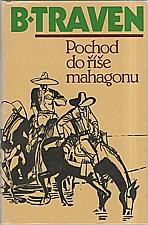 Traven: Pochod do říše mahagonu, 1982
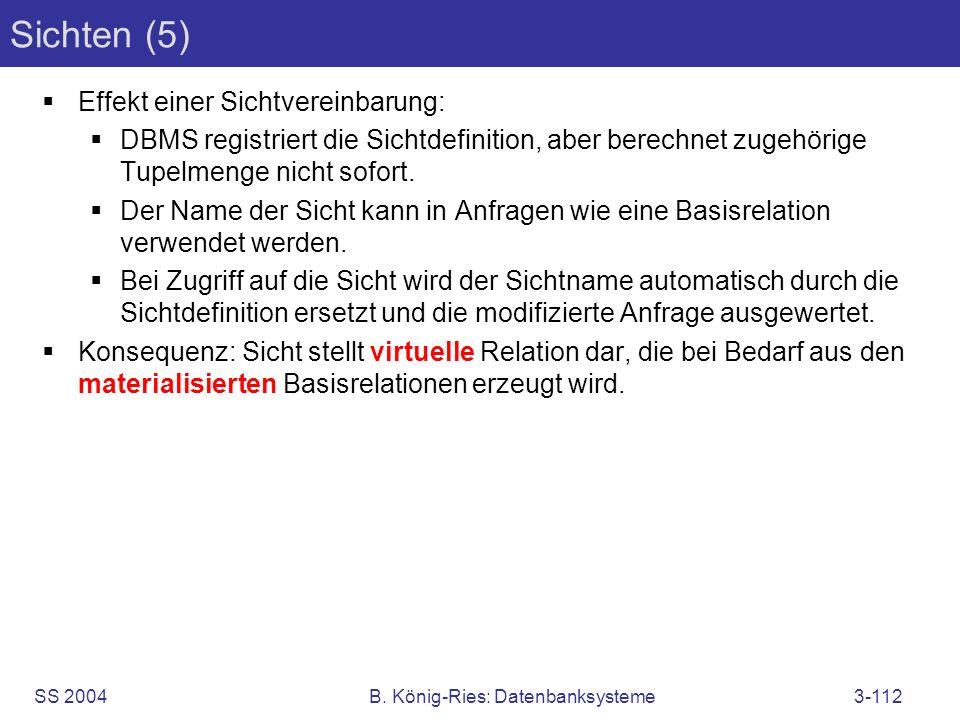 SS 2004B. König-Ries: Datenbanksysteme3-112 Sichten (5) Effekt einer Sichtvereinbarung: DBMS registriert die Sichtdefinition, aber berechnet zugehörig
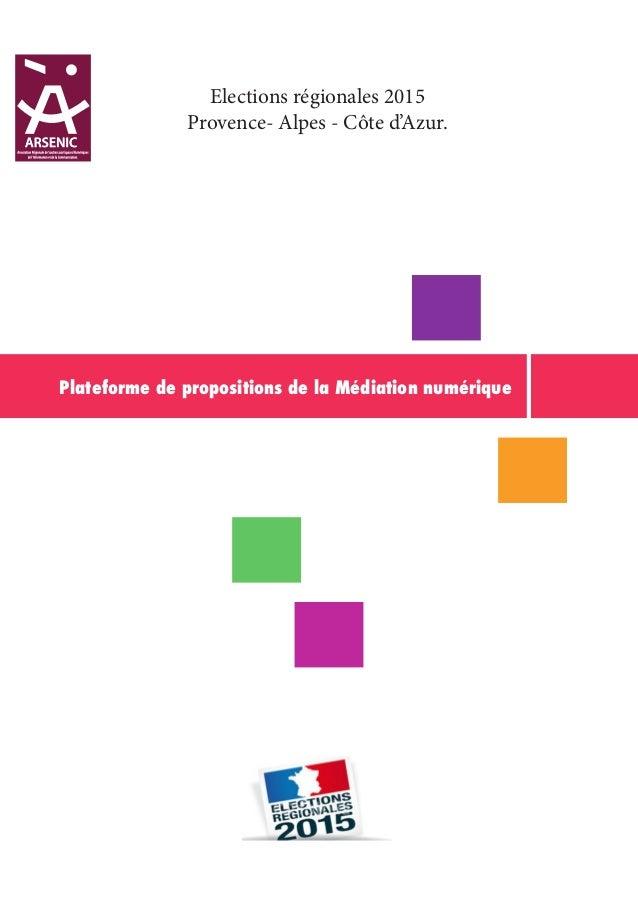 Plateforme de propositions de la Médiation numérique Elections régionales 2015 Provence- Alpes - Côte d'Azur.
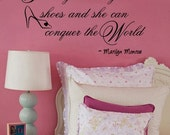 MARILYN MONROE Wall Decal Give a Girl the Right Shoes and She can Conquer the World   Vinyl Quote   LARGE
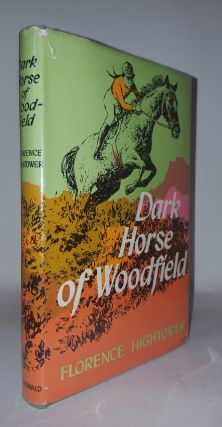 DARK HORSES OF WOODFIELD [Signed by Noel Streatfeild]. HIGHTOWER Florence
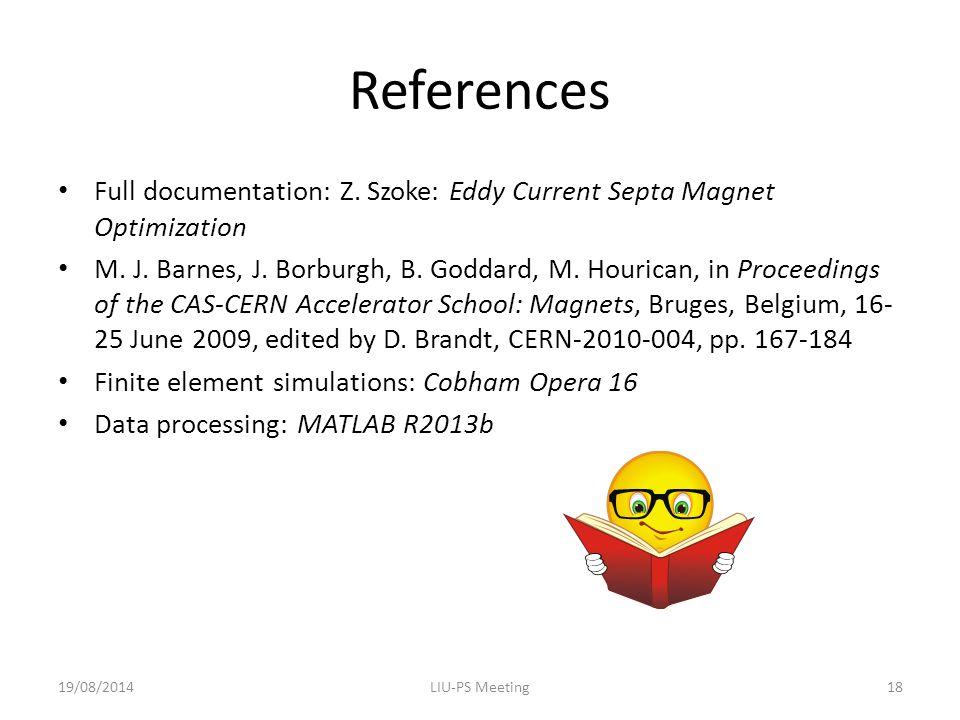 References Full documentation: Z. Szoke: Eddy Current Septa Magnet Optimization M.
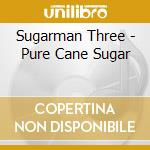 Sugarman Three - Pure Cane Sugar cd musicale di Three Sugarman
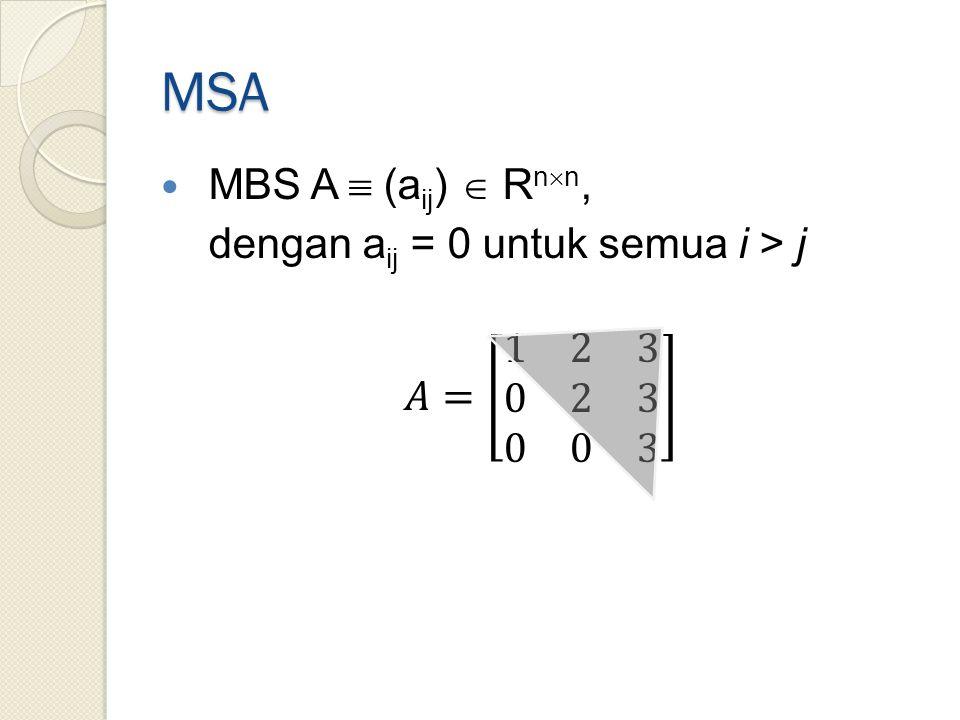 MSA MBS A  (aij)  Rnn, dengan aij = 0 untuk semua i > j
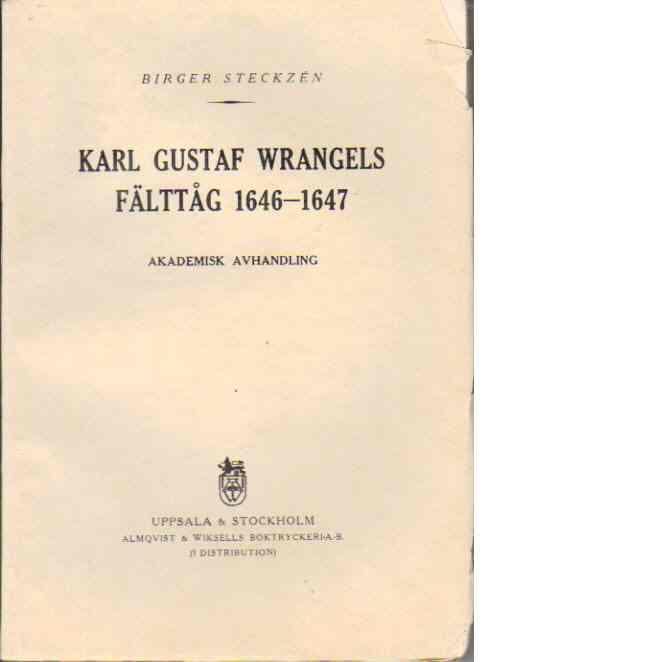 Karl Gustaf Wrangels fälttåg 1646-1647 till och med fördraget i Ulm. - Steckzén, Birger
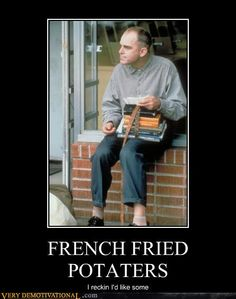 French Fried Potaters Dwight Yoakam Sling Blade
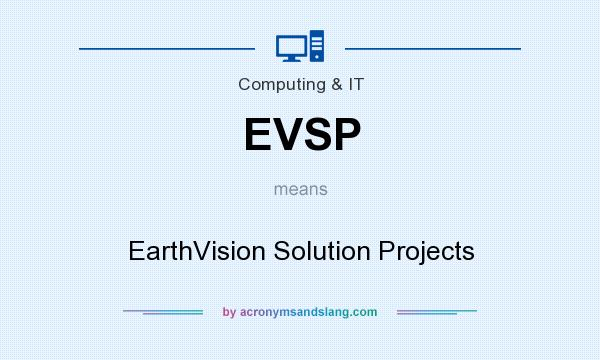 What does EVSP mean? It stands for EarthVision Solution Projects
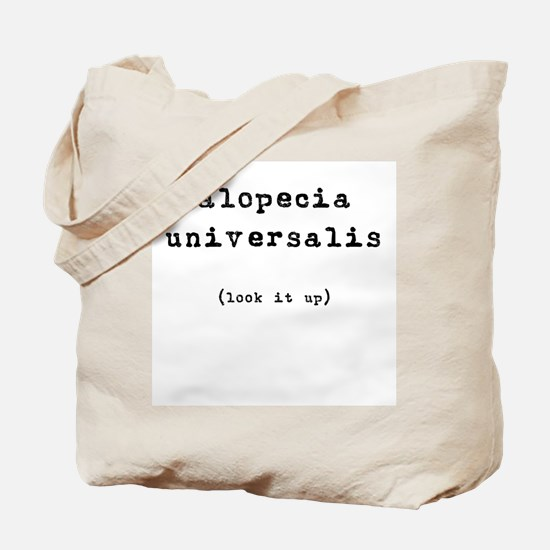 Alopecia Universalis (look it Tote Bag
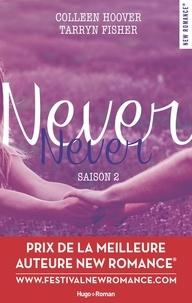 Colleen Hoover et Tarryn Fisher - Never Never Saison 2 : .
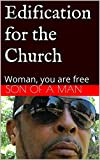 img - for Edification for the Church: Woman, you are free book / textbook / text book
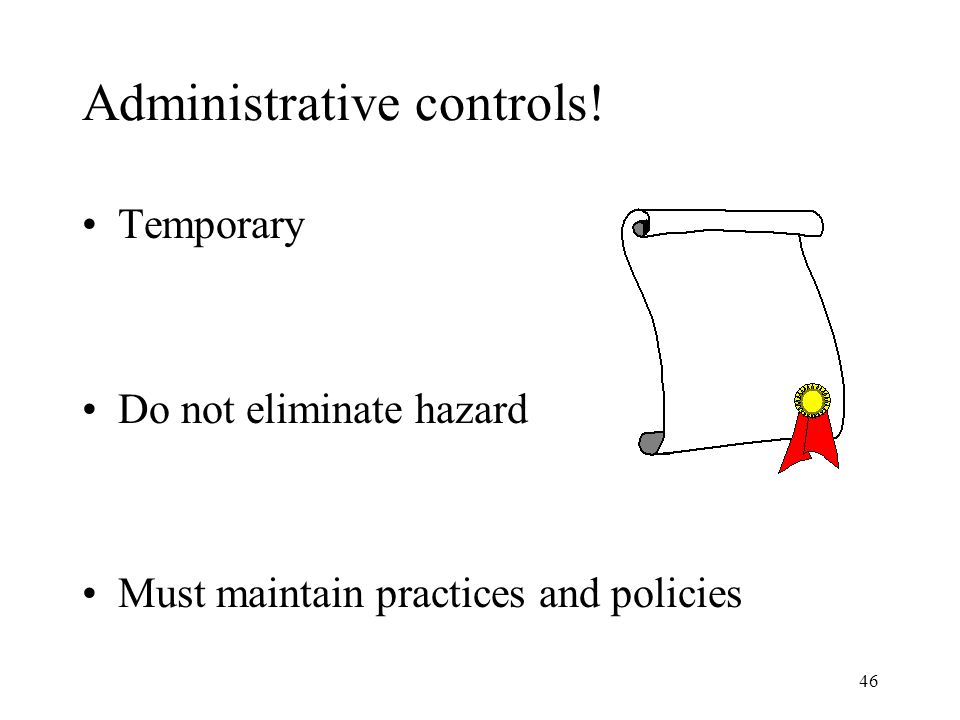 46 Administrative controls! Temporary Do not eliminate hazard Must maintain practices and policies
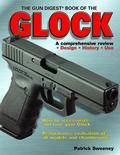 The Gun Digest® Book of the Glock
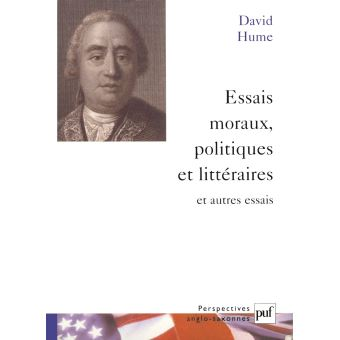 Essais moraux, politiques et littéraires et autres essais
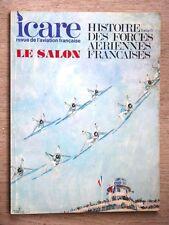 Revue ICARE N°:97  HISTOIRE DES FORCES AÉRIENNES FRANÇAISES  tome 3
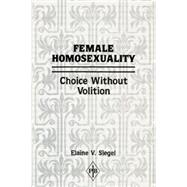 Female Homosexuality: Choice Without Volition by Siegel,Elaine V., 9781138872202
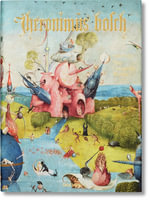 Hieronymus Bosch. The complete works - Stefan Fischer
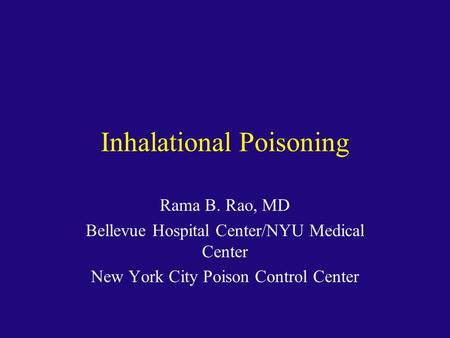 Inhalational Poisoning Rama B. Rao, MD Bellevue Hospital Center/NYU Medical Center New York City Poison Control Center.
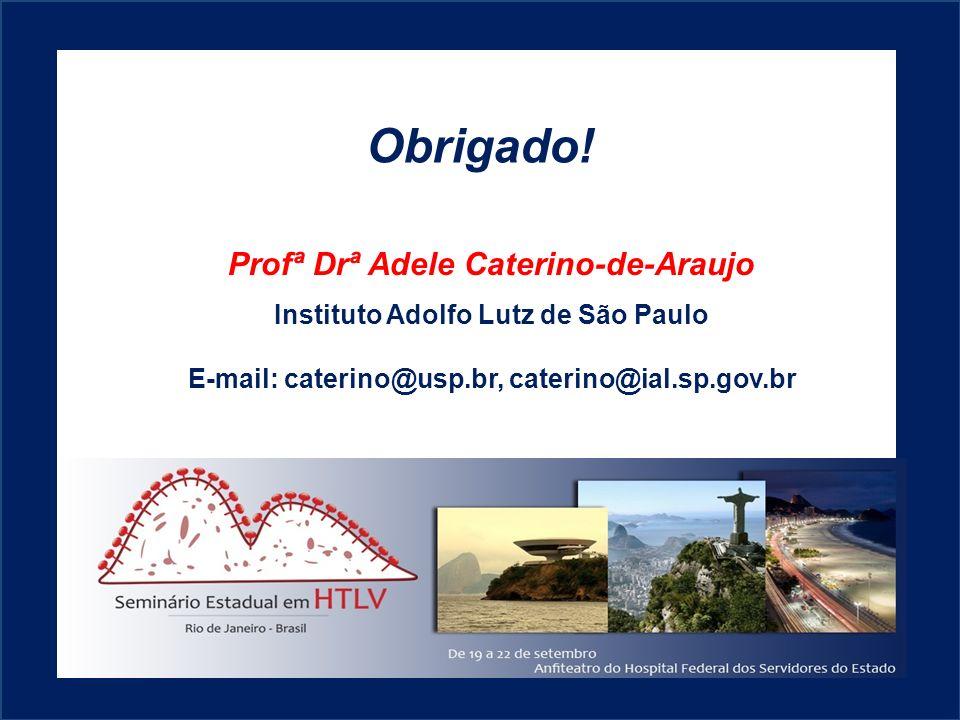 Obrigado! Profª Drª Adele Caterino-de-Araujo Instituto Adolfo Lutz de São Paulo E-mail: caterino@usp.br, caterino@ial.sp.gov.br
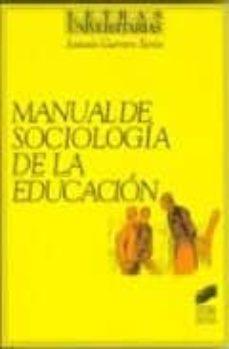 manual de sociologia de la educacion-antonio guerrero seron-9788477383512
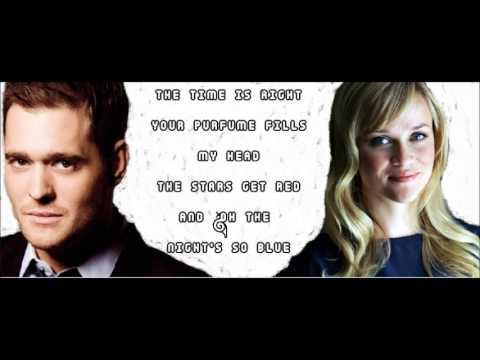 Something Stupid- Michael Buble ft. Reese Witherspoon LYRICS!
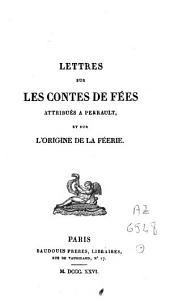 Lettres sur les contes de fées attribués à Perrault et sur l'origine de la féerie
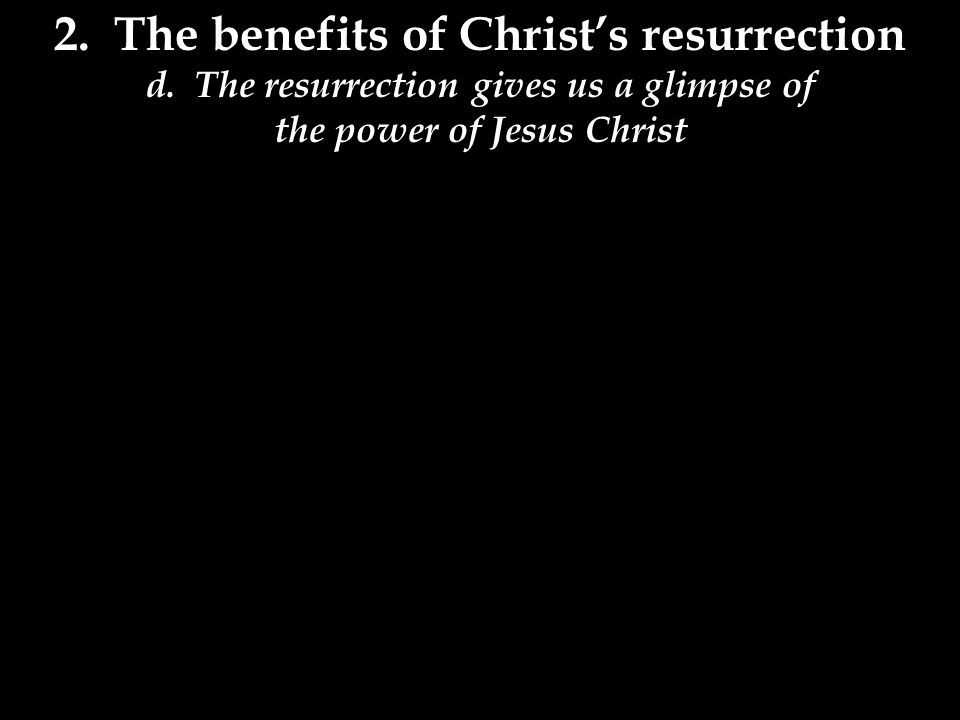 2. The benefits of Christ's resurrection d.
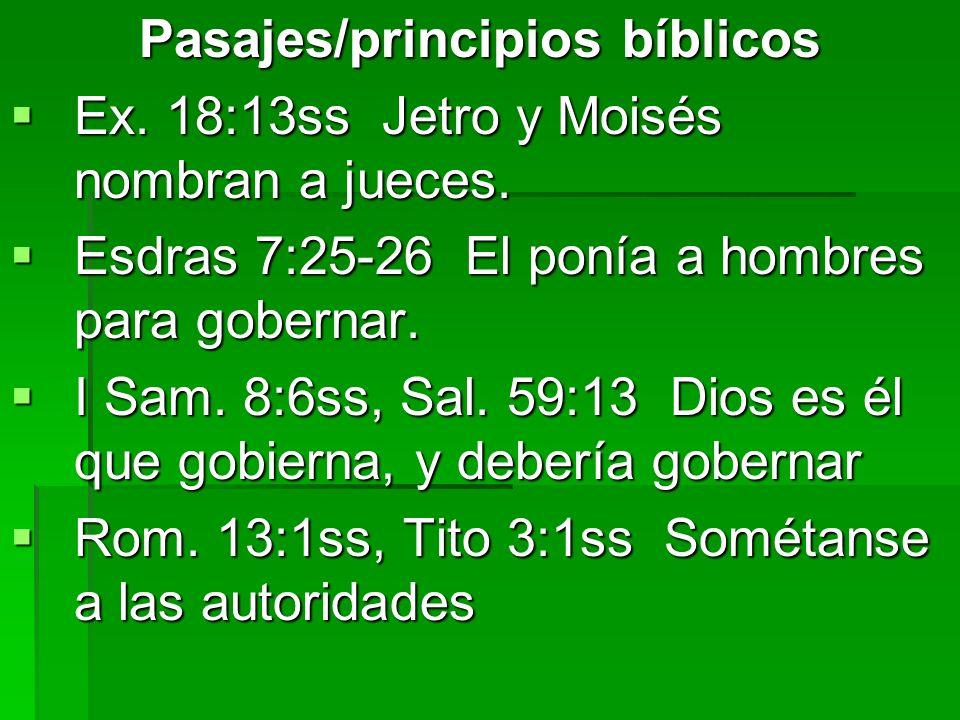 Pasajes/principios bíblicos Ex. 18:13ss Jetro y Moisés nombran a jueces. Ex. 18:13ss Jetro y Moisés nombran a jueces. Esdras 7:25-26 El ponía a hombre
..........
--- TASK ITEM ---
The records above are to be copied exactly, with no pictures carried over.

--- WRITTEN SOLUTION ---
 Traven: Pochod do říše mahagonu, 1982
 SS 2004B. König-Ries: Datenbanksysteme3-112 Sichten (5) Effekt einer Sichtvereinbarung: DBMS registriert die Sichtdefinition, aber berechnet zugehörig
 Plateforme de propositions de la Médiation numérique Elections régionales 2015 Provence- Alpes - Côte d'Azur.
 MARILYN MONROE Wall Decal Give a Girl the Right Shoes and She can Conquer the World   Vinyl Quote   LARGE
 DARK HORSES OF WOODFIELD [Signed by Noel Streatfeild]. HIGHTOWER Florence
 References Full documentation: Z. Szoke: Eddy Current Septa Magnet Optimization M.
 Sugarman Three - Pure Cane Sugar cd musicale di Three Sugarman
 MSA MBS A  (aij)  Rnn, dengan aij = 0 untuk semua i > j
 Karl Gustaf Wrangels fälttåg 1646-1647 till och med fördraget i Ulm. - Steckzén, Birger
 French Fried Potaters Dwight Yoakam Sling Blade
 What does EVSP mean? It stands for EarthVision Solution Projects
 Alopecia Universalis (look it Tote Bag
 Colleen Hoover et Tarryn Fisher - Never Never Saison 2 : .
 img - for Edification for the Church: Woman, you are free book / textbook / text book
 46 Administrative controls! Temporary Do not eliminate hazard Must maintain practices and policies
 The Gun Digest® Book of the Glock
 Essais moraux, politiques et littéraires et autres essais
 Revue ICARE N°:97  HISTOIRE DES FORCES AÉRIENNES FRANÇAISES  tome 3
 Female Homosexuality: Choice Without Volition by Siegel,Elaine V., 9781138872202
 Hieronymus Bosch. The complete works - Stefan Fischer
 Inhalational Poisoning Rama B. Rao, MD Bellevue Hospital Center/NYU Medical Center New York City Poison Control Center.
 Obrigado! Profª Drª Adele Caterino-de-Araujo Instituto Adolfo Lutz de São Paulo E-mail: caterino@usp.br, caterino@ial.sp.gov.br
 manual de sociologia de la educacion-antonio guerrero seron-9788477383512
 Something Stupid- Michael Buble ft. Reese Witherspoon LYRICS!
 Lettres sur les contes de fées attribués à Perrault et sur l'origine de la féerie
 2. The benefits of Christ's resurrection d.
 Pasajes/principios bíblicos Ex. 18:13ss Jetro y Moisés nombran a jueces. Ex. 18:13ss Jetro y Moisés nombran a jueces. Esdras 7:25-26 El ponía a hombre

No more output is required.